This repository is my ongoing undergraduate research project for Reed College, advised by Dr. Kelly McConville
The impacts of complex survey design in the training of machine learning algorithms is an unignorable effect. This project examines multiple methods to account for complex survey design in the training of neural networks. The following methods are considered:
- Weighted Resampling: Data preprocess by resampling the data according to the inclusion probability of the observations.
- Weighted Loss Function: Weight the loss function in the training of the network by the inclusion probability of the observations.
- Pi Feature: Make available the inclusion probability of the observation as a feature in the training and testing of the network.
Results for monte carlo mean statistic distribution data gathered under the following generative function for population label p_y
:
N = 10^6
n = 10^4
it <- 200
p_1 <- rnorm(N, mean = 10, sd = 4)
p_2 <- rnorm(N, mean = 2, sd = 4)
p_3 <- rnorm(N, mean = 5, sd = 1)
p_y_ep <- rnorm(N, mean = 0, sd = 5)
p_y <- p_1*p_2 + p_3 + p_y_ep
p_pi_ep <- rnorm(N, mean = 0, sd = 2)
temp_pi <- sqrt(p_y) + p_pi_ep
temp_pi <- rescale(temp_pi)
p_pi <- temp_pi * (n / sum(temp_pi))
p_df <- cbind(p_1, p_2, p_3, p_y, p_pi)
Chapter 1: Survey Statistics and Imputation Introduces machine learning, neural networks, survey statistics, and the pairwise significances of these fields to the research topic.
Chapter 2: Machine Learning and Neural Networks Introduces machine learning building blocks such as fitting, bias-variance, and supervised learning. Neural networks discussed at length including mathematic fundamentals and properties relevant to study.
Chapter 3: Methods: Weighted linear regression and multiple neural network techniques are compared on simulated data. Monte Carlo simulation is used to generate distributions of population mean estimates. Weighted-MSE and Pi-Feature neural networks show promising results.
Chapter 4: Simulation: Simulation study emulating minimal domain knowledge modeling. Monte Carlo strategy used to compare MSE of imputation methods to the oracle for population mean estimation. Oracle methods and noisy features are used to simulate real data with uncorrelated features.
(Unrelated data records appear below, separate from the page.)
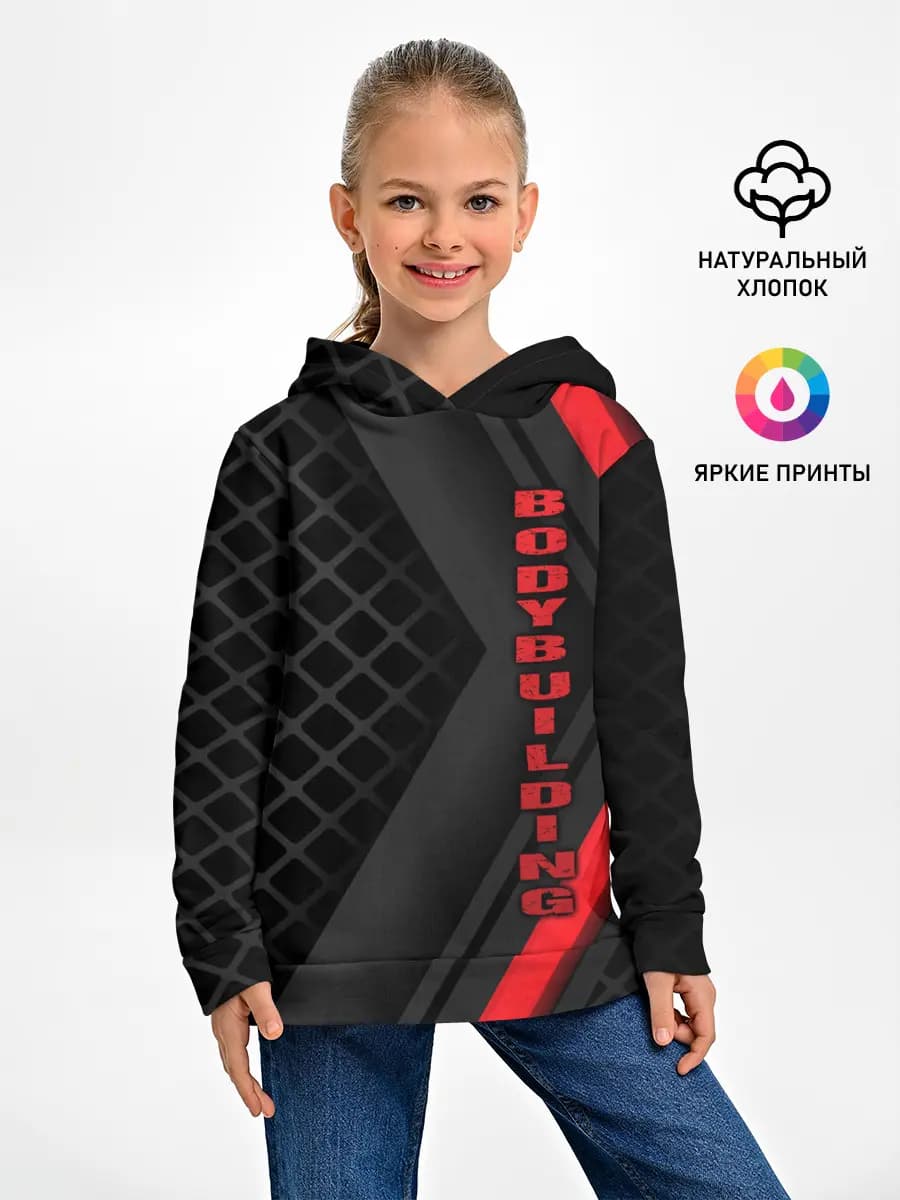 Детское худи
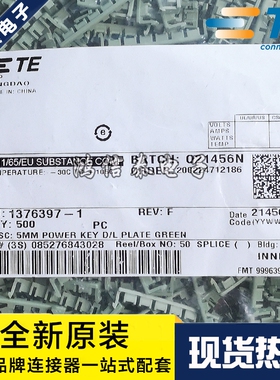 AMP/TE连接器 1376397-1 锁片6P 5.0mm间距 原装现货 一个起拍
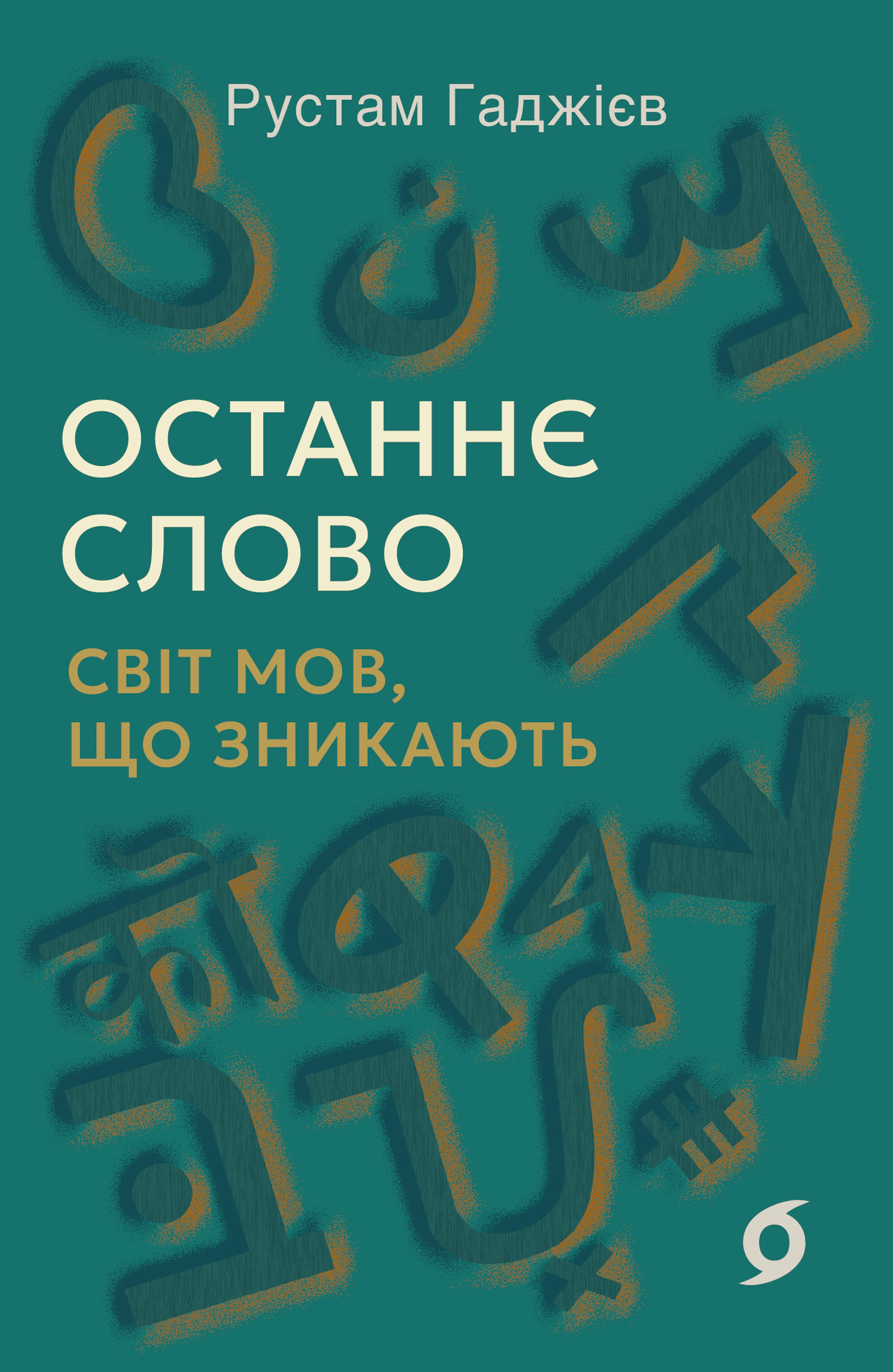 Обкладинка видання Останнє слово. Світ мов, що зникають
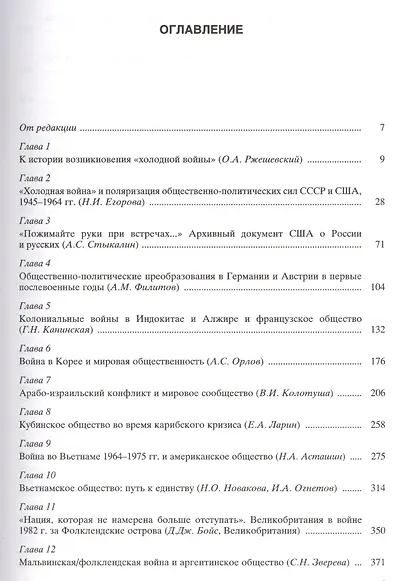 Война и общество в XX веке. В трех книга. Книга 3. Война и общество накануне и в период локальных войн и конфликтов второй половины XX века - фото 2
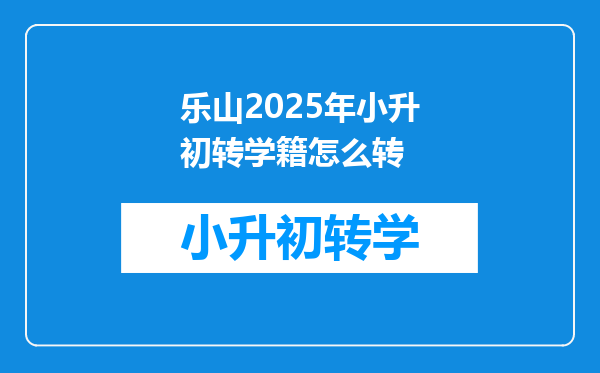 乐山2025年小升初转学籍怎么转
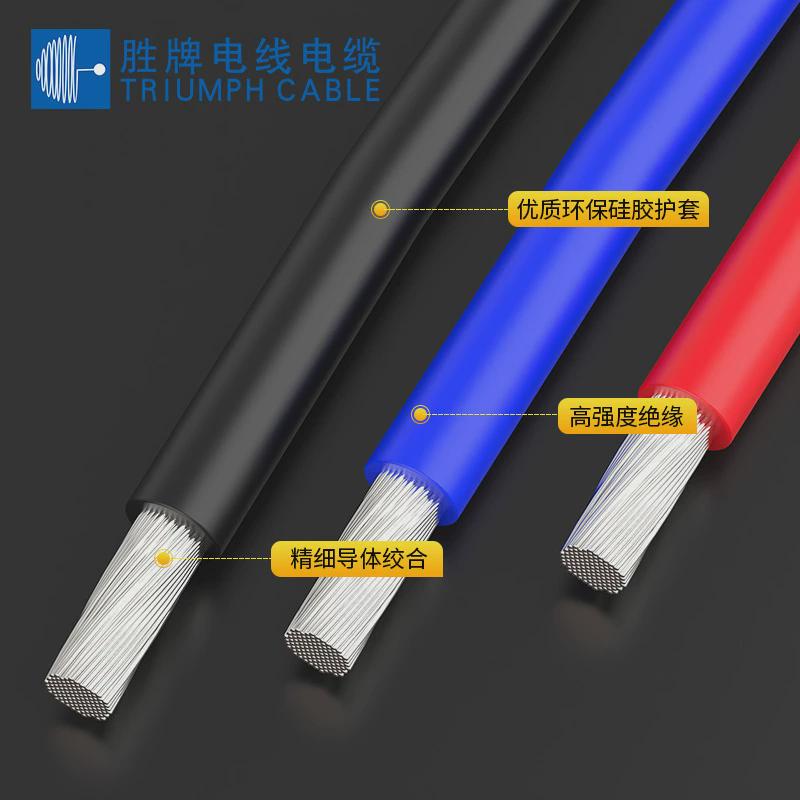 胜连接高温电子线厂家现货h05s-k0.5平方电线电子设备牌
Chapter 5: Bureau of Labor Statistics: Monte Carlo experiment studying the performance of the modified neural networks against a weighted linear model. Findings on Consumer Expenditure data indicate the success of all neural networks with heuristic methods on real imputation of data with systematic bias.
Chapter 6: Conclusion: Findings, future work, and improvements. Discussion of applicability of neural networks to imputation and potential improvements for generalizable models in minimal-domain knowledge areas.
The repository is organized as follows:
-
Development: These files are the corpus of research and experimentation with the most recent models and methods.
-
Stomping Grounds: These files are for experimentation and developement of an R package.
-
Images: A collection of images relevant to the hypotheses, design, and outputs of the research.
-
Thesis Writing Rmd: Contains the R MarkDown file with the body of writing forming the Thesis Book. Outline describes the chapters of this file.